简体   繁体   中英

Laravel form request - $this->user() vs. auth()->user() in authorization

Can anyone explain if there is a reason why we should not be using getting the authenticated user within a from request authorize method, via the Auth::user() or auth()->user() helpers vs. the $this->user() method as suggested in docs?

https://laravel.com/docs/5.8/validation#authorizing-form-requests

In my case, I am trying to unit test a form request and auth()->user() allows me to retrieve the user whereas $this->user() does not as I am not making a full request.
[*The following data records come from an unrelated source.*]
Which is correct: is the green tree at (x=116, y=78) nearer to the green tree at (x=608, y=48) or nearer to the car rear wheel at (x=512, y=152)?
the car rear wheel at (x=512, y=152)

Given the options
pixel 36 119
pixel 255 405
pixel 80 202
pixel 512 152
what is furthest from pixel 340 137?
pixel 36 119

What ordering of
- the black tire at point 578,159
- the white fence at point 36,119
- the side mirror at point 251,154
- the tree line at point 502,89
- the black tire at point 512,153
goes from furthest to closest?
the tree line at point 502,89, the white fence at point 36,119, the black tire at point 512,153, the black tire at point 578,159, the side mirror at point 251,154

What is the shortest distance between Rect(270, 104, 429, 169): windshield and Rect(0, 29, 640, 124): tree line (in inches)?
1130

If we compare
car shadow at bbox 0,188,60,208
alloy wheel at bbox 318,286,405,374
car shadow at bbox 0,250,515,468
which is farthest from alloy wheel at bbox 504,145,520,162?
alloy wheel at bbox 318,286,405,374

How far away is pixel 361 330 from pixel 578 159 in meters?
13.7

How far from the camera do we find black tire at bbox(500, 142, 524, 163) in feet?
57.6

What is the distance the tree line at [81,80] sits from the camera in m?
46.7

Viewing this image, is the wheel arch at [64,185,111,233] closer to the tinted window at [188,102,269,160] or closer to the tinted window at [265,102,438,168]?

I am just creating the form request object for my test.

public function setUp(): void
{
    parent::setUp();

    $this->subject = new \App\Http\Requests\OrderStoreRequest();
}

// Acting as has no effect when manually creating the orderStoreRequest object
public function testAuthorize()
{
    $this
        ->actingAs(\factory(User::class)->create())
        ->assertTrue($this->subject->authorize());
}

ActingAs() is calling the Laravel Auth system, which in the request lifecycle is put into the request ( See ). Since you are just calling your request without this lifecycle, you will never get anything injected into the Request.

For your code to work, you need to set the UserResolver. This can be done like so.

$this->subject->setUserResolver(function () use($user) {
   return $user;
});

For ease of usage, i would highly recommend doing Laravel feature tests instead of unit testing. You are gonna fight your way through a lot of approaches, there is not meant to be called without the Laravel lifecycle. Which you will get doing call() and json() on the app.